Yes. Cook. Put bitter gourd in spice. Let it simmer and sizzle into a fry. Then pour the sweetened jaggery syrup over the crispy brown bitterness. And feed them. Feed the men and the women you love. Like Manivannan does. Through her women.

Ammai gave this book to me. If she read the little bits I mull over to write here, she’ll tell me to go to confession. But there’s another part of her that I know. A part that we inhabit like the women in Manivannan’s stories. Some like Ammai choose to marry. Some, like me, hope not to.

Once, when I was a child, I wanted to marry my God. An awakening of some kind changed that wish into something more guilt-drenched, perhaps like Antara’s in “Afternoon Sex”.  But even in those moments, “Ancestress” is not far away from my mind. In it, she will marry her goddess. And in my thought will be another wish. A guilt-drenched yearning for a goddess in the world I inhabit.

Picture credits: Anna

Picture credits: Anna

Sometimes I think it could be N. She is also a Manivannan woman. “In Guilt and the Gandhi Quartet”, an unnamed woman’s stomach stirs at the sight of a monkey with its tail a question mark in the air. The unnamed woman cries. She tells her gay friend that it reminds her of a gesture. Of Gorging On Grief. In that tiny moment, N is my unnamed woman.
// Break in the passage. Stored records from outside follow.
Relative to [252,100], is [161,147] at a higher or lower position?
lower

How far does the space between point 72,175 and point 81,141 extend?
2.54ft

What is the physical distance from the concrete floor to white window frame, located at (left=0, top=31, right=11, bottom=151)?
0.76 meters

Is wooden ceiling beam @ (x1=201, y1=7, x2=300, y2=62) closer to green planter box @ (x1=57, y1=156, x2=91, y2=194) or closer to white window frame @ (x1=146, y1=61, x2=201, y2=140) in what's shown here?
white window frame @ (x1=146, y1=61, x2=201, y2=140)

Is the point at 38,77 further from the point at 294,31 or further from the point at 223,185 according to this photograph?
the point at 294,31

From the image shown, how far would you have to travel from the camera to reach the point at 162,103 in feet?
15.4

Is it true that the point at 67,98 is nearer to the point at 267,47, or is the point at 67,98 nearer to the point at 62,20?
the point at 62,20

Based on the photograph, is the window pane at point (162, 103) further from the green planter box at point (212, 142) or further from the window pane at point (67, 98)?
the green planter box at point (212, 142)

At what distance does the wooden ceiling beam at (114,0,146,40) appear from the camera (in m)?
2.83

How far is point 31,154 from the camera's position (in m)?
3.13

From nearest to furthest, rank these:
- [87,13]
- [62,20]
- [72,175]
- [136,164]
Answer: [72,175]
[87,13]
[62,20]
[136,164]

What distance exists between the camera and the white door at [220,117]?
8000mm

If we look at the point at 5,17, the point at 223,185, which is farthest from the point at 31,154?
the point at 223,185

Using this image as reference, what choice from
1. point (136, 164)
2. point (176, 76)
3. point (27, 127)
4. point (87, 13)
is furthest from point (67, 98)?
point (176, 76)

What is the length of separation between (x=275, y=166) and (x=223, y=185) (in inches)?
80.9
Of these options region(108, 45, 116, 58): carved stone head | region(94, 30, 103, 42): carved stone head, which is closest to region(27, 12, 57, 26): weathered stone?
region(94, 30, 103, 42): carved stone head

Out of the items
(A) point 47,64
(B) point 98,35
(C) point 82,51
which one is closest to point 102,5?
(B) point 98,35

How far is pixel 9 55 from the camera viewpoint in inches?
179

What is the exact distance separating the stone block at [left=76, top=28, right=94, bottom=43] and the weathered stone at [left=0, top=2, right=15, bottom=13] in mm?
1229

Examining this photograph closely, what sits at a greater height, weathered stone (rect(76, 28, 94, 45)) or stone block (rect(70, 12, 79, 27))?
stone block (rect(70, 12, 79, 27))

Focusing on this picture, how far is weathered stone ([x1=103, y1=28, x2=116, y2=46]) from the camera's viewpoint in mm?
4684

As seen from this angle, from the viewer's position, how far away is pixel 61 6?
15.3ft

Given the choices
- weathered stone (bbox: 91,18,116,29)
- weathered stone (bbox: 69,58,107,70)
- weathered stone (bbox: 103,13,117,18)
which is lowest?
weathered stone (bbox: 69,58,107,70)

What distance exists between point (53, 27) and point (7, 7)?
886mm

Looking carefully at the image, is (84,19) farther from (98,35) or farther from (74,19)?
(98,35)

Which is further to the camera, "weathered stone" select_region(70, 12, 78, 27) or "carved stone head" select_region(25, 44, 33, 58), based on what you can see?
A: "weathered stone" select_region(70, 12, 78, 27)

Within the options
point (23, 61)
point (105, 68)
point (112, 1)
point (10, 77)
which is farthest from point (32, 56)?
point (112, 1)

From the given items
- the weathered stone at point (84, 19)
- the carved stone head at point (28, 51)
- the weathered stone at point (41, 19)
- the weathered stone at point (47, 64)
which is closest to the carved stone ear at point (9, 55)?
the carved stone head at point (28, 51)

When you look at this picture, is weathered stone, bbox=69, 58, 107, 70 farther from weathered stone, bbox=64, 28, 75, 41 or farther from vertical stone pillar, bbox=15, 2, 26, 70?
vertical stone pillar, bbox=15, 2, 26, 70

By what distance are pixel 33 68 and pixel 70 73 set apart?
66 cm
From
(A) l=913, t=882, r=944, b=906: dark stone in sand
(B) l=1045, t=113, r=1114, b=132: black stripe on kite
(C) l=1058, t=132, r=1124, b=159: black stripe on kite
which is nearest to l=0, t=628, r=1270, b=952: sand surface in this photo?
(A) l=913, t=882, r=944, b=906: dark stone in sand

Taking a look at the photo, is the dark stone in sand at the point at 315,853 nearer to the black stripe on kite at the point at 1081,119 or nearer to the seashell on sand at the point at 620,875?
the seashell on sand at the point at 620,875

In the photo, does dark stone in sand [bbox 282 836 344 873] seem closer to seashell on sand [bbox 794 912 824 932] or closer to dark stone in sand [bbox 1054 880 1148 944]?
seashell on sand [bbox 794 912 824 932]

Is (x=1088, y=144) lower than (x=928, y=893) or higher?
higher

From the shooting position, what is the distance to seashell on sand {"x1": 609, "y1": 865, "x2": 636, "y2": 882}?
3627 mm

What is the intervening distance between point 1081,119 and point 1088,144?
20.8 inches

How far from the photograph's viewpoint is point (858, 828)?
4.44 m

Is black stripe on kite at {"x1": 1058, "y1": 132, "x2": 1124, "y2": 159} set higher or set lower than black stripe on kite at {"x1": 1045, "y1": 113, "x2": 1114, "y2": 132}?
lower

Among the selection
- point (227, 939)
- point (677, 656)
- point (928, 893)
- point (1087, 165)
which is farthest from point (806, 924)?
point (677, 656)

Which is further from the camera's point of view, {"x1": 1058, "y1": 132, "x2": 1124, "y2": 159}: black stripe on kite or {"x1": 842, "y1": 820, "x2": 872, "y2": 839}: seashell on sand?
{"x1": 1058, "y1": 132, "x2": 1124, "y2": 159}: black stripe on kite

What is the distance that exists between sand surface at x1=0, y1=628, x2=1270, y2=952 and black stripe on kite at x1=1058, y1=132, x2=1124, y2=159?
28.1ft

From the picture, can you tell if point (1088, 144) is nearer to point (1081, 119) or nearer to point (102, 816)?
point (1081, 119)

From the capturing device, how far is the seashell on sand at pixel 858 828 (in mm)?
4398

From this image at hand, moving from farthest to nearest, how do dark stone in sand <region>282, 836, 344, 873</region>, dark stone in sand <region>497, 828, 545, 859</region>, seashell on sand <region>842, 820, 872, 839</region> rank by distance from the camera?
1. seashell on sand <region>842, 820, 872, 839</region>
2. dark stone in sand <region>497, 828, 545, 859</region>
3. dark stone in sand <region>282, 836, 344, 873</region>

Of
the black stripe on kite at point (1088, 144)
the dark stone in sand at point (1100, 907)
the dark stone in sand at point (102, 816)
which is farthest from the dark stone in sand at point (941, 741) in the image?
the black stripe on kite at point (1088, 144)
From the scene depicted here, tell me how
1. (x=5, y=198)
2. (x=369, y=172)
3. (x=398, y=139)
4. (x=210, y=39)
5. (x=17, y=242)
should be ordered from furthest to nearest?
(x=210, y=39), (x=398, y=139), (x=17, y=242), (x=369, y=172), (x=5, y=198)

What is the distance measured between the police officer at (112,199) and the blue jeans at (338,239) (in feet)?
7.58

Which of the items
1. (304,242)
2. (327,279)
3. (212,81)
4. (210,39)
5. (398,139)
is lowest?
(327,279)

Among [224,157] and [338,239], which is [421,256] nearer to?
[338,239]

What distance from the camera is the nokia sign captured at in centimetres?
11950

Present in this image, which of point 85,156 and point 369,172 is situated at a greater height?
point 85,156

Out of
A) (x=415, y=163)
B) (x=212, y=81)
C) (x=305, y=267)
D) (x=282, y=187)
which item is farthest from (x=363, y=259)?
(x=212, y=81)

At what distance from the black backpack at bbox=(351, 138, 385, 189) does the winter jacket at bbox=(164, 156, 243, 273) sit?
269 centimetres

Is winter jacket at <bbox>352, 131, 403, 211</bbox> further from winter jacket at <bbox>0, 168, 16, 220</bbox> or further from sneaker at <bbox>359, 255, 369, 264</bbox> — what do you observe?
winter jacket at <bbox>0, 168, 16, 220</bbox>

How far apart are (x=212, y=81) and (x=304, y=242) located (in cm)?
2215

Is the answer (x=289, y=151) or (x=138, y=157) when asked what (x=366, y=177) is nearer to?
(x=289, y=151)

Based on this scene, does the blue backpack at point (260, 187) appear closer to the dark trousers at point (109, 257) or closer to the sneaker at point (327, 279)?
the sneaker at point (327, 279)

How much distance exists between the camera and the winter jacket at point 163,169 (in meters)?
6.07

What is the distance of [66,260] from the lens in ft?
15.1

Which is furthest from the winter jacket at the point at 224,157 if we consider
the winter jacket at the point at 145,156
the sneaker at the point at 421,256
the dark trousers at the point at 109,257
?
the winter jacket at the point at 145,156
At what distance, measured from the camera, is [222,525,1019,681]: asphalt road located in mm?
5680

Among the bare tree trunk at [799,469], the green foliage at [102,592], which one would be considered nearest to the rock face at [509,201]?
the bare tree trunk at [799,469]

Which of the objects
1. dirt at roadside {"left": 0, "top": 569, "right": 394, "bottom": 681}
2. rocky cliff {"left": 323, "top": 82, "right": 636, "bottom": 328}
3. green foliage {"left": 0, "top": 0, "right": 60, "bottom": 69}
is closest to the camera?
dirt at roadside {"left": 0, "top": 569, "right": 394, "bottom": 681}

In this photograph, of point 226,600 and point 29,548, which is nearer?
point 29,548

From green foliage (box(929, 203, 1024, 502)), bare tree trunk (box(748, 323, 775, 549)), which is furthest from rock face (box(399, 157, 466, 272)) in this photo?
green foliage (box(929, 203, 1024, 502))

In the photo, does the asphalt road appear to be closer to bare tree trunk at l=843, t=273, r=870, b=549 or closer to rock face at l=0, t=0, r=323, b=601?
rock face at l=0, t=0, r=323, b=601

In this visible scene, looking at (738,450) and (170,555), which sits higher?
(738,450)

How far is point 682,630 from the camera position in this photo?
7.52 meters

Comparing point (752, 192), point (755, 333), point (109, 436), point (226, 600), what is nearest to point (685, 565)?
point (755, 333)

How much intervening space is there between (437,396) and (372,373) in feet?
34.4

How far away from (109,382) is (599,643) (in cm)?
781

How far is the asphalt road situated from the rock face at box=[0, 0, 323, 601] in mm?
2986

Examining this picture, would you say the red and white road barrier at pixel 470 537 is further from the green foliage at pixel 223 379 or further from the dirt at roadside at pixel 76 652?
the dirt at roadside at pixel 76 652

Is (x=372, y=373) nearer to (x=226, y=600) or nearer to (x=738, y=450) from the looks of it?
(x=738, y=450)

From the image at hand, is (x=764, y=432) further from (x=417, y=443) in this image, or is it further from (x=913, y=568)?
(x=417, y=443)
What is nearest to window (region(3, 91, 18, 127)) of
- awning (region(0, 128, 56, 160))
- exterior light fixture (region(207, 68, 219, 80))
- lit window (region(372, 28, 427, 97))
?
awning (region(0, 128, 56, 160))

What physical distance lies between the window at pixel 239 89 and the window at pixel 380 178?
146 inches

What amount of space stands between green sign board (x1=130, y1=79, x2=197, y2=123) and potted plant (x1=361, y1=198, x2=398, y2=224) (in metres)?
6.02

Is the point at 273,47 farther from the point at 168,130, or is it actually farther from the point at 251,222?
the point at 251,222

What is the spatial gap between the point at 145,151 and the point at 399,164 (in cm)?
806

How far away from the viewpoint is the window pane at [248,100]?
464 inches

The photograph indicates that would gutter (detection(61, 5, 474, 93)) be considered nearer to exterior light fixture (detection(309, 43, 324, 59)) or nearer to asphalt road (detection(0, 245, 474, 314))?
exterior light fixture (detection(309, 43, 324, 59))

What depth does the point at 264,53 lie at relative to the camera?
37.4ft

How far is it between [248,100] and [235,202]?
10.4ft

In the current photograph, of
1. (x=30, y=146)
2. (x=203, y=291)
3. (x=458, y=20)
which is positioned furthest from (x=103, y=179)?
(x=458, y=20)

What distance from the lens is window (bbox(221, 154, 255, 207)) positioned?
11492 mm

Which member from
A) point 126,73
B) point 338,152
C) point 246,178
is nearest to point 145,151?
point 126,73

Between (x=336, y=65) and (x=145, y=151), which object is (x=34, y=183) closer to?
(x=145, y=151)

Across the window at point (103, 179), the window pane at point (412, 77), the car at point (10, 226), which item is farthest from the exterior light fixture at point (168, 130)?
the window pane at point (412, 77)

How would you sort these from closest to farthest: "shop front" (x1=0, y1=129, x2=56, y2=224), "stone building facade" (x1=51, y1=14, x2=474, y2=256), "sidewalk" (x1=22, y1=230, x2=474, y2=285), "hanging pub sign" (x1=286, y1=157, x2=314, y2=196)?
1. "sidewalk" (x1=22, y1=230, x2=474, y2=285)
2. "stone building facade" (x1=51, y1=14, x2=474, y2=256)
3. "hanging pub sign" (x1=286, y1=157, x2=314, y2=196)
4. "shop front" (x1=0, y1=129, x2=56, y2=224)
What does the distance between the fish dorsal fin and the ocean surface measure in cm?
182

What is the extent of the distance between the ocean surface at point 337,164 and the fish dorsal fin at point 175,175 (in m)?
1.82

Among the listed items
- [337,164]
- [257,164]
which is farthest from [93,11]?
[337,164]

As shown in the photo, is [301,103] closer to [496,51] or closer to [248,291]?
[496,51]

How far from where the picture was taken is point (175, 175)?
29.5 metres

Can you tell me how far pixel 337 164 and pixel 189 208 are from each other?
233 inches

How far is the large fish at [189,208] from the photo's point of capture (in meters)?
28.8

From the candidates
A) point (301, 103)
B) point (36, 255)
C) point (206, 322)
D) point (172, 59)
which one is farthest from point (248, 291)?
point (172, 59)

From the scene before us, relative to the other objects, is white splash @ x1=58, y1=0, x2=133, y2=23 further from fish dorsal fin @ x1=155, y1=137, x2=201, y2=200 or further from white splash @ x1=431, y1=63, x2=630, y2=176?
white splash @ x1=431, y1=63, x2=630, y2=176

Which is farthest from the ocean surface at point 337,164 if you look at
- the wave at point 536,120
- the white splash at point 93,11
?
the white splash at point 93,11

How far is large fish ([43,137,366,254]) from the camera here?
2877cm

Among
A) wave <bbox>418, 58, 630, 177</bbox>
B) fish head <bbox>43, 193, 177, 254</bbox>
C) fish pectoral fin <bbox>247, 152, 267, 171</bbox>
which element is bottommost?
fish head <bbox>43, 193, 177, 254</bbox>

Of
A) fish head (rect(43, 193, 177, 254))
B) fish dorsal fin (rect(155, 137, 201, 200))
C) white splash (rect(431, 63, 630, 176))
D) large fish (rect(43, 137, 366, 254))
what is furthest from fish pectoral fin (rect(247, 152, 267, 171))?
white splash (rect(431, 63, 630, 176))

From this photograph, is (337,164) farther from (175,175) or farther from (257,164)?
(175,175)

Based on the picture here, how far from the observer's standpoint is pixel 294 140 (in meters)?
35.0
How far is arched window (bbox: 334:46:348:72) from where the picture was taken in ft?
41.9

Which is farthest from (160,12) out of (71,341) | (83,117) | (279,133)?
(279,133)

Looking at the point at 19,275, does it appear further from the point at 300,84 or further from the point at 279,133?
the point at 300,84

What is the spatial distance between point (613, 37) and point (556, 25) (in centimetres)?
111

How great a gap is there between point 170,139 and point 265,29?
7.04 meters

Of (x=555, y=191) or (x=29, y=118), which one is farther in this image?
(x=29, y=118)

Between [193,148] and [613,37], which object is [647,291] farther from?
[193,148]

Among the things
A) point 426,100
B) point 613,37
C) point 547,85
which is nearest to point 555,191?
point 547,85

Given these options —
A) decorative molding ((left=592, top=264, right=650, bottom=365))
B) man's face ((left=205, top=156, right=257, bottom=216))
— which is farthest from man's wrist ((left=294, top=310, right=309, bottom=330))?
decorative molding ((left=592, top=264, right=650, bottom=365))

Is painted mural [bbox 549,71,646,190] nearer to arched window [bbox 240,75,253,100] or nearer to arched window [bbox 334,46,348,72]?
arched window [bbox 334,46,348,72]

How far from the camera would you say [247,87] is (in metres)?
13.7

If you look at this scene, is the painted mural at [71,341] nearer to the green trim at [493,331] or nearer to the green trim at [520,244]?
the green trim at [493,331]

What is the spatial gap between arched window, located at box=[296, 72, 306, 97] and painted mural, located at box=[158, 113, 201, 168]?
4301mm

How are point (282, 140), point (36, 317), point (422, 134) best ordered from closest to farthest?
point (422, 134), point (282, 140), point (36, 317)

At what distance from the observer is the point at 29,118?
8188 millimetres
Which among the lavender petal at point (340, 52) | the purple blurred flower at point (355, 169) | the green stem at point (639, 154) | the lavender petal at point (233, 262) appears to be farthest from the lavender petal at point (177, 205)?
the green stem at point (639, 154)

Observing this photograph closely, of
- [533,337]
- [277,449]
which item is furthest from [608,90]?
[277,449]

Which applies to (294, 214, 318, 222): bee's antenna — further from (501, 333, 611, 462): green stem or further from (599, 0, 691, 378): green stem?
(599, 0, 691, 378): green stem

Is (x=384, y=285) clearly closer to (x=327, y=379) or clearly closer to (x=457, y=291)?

There is a rhythm to our sadness. Like the Oppari singers in “Conchology”. There is a sadness to our togetherness. Like the woman who knows the sadness of foreknowledge in “Corvus”. There is a togetherness in our walking. Like Inanna and Lilitu of “The Huluppu Tree.”

But we are sole creatures even in love. We crave our aloneness and we will not empathize with pain in the people who try to make us their own. And then, at that time, our song of comfort will be the Earth – and her children. At that time, we will be “The High Priestess Who Never Marries.”

If you ask me who I am – Who I want to be, I will say Arundhati. I love every woman in her stories, but none like Arundhati. I love that she belongs to a small God. I love that she’s married to the pacifist husband. I love her two little girls who sleep in the bedroom with their parents. Because Arundhati and Shravan believe that a library is more important than privacy.

I love her most of all for stealing to the orchard – before her marriage – and weeping. Unleashing salty tears as she bit into the first mango of the orchard she planted. Arundhati will cry again as the “Cyclone Crossing” leaves a ravaged land of broken trees and broken old love. But she will nurse them back –  like the mother she is.

When I go to meet my girls, I will tell S that I want a baby. We will be at Truffles as the wind blows our hair. We will hold our city the way Manivannan’s women hold their places. Sri Lanka. Chennai. Auroville. S will be going to Pondicherry the next day. She’ll smile at me and kiss my palm. She will say, Yes baby, we will. One day – after we’re 32 and still single. We will both be thinking of our pact.

When I give the book back to Ammai, I’ll think of what she said that day. I feel the emptiness in my womb. Asking me to fill. We were watching baby Neil gurgling and trying to crawl.

I know Ammai. I know. That’s how I felt when I read some of her stories. So much that I had to text Ma’am. I’m unable to read or to write. I’m hung over her words. What to do? I asked her. In the end, because of what Ma’am said, I finished the book. Ma’am saved me. Again and again and again.

But I will leave them. All of them. And Manivannan has taught me how to – by inhabiting her women. The women who love and leave and sometimes stay. But there’s more leaving than staying in her stories. And it comforts me. Doesn’t make me sad like it used to. For a long time, I used to define tragedy that way.

But you may ask me now, who I will choose. Who I really love. I will tell you that I love all of them. Even the Him who brought me my own copy of The High Priestess Never Marries.

And how can I forget Her? She who might be forced to leave and then stay. She who taught me to love the first words of a borrowed “Mother Tongue.” She because of whom I could decipher this – Nee Pondicherry-le irukira nerathila, Madras-ay kamathila vaadi poguthu (while you are in Pondicherry, all of Madras is wilting with desire.)